32 And Gideon son of Joash dieth, in a good old age, and is buried in the burying-place of Joash his father, in Ophrah of the Abi-Ezrite.
Gedeon, de zoon van Joasj, stierf in hoge ouderdom, en werd begraven in het graf van zijn vader Joasj, in Ofra van Abiézer.
33 And it cometh to pass, when Gideon [is] dead, that the sons of Israel turn back and go a-whoring after the Baalim, and set over them Baal-Berith for a god;
Toen Gedeon gestorven was, begonnen de Israëlieten weer ontuchtig achter de Báals te lopen, en kozen zich Báal-Berit tot God.

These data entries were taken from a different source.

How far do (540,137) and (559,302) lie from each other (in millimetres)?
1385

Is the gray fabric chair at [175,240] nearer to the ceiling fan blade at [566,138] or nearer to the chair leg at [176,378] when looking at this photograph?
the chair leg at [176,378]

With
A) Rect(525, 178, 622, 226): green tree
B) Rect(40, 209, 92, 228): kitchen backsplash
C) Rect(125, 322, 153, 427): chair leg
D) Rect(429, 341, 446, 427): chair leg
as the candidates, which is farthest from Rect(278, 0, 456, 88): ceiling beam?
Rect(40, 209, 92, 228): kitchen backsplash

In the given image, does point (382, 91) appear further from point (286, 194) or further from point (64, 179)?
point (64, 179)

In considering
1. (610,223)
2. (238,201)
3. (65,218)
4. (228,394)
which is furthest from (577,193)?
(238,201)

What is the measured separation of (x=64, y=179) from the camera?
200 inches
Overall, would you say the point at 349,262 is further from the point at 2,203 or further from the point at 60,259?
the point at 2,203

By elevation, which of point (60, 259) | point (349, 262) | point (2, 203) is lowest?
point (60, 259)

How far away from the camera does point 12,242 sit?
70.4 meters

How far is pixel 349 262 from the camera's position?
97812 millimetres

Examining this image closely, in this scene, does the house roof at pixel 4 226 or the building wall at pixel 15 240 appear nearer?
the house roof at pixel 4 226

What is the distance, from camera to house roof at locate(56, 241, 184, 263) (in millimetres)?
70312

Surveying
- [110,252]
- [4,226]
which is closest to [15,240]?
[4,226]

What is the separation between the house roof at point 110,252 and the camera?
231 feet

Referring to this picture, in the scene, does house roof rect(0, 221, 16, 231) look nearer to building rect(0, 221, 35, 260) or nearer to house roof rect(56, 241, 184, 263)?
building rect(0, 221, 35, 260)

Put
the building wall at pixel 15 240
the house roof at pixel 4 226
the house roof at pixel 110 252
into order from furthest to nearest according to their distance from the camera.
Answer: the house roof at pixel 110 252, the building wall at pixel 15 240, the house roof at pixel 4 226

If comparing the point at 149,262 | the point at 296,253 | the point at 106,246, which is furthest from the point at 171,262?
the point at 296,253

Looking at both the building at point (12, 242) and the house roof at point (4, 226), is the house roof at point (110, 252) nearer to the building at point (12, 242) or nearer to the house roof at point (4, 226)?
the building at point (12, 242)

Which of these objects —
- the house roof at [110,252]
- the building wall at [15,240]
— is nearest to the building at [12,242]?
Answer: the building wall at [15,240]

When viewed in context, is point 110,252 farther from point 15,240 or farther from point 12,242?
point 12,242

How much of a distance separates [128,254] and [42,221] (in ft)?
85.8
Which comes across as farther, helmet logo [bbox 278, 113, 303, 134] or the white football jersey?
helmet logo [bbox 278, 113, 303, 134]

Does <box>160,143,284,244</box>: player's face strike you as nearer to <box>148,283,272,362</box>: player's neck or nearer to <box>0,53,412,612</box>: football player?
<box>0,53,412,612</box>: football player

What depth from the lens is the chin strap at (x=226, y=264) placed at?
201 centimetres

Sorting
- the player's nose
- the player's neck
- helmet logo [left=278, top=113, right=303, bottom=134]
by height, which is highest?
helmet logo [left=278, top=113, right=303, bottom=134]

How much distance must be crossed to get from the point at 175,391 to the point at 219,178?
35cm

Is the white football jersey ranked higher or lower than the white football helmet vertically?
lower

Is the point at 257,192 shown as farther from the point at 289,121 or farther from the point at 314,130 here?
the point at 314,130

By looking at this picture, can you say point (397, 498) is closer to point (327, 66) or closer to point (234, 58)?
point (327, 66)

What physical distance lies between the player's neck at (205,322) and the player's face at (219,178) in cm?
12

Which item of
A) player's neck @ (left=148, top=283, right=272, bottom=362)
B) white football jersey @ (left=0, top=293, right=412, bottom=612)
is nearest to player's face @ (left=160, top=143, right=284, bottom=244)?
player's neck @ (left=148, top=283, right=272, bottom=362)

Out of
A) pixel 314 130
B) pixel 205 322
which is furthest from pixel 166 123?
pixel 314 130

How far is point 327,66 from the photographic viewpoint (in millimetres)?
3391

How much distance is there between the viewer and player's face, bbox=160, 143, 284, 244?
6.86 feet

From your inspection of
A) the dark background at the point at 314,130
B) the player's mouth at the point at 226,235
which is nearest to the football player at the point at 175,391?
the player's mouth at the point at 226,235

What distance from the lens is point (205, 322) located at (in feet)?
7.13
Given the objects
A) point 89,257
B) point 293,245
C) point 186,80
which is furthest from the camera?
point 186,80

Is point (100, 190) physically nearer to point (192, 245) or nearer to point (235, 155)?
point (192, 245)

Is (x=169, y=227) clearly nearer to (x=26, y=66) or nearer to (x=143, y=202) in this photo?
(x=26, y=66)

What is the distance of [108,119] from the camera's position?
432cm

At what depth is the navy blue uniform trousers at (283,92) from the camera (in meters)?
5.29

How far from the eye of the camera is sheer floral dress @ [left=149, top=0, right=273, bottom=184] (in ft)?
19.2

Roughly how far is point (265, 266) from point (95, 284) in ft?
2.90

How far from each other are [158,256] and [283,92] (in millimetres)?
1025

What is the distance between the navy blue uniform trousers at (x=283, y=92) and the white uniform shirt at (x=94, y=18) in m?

34 and the sons of Israel have not remembered Jehovah their God, who is delivering them out of the hand of all their enemies round about,
De Israëlieten dachten niet meer aan Jahweh, hun God, die hen verlost had van al hun vijanden, die hen omringden;
35 neither have they done kindness with the house of Jerubbaal — Gideon — according to all the good which he did with Israel.
evenmin waren ze het huis van Jeroebbáal of Gedeon erkentelijk voor al het goede, dat hij voor Israël had gedaan.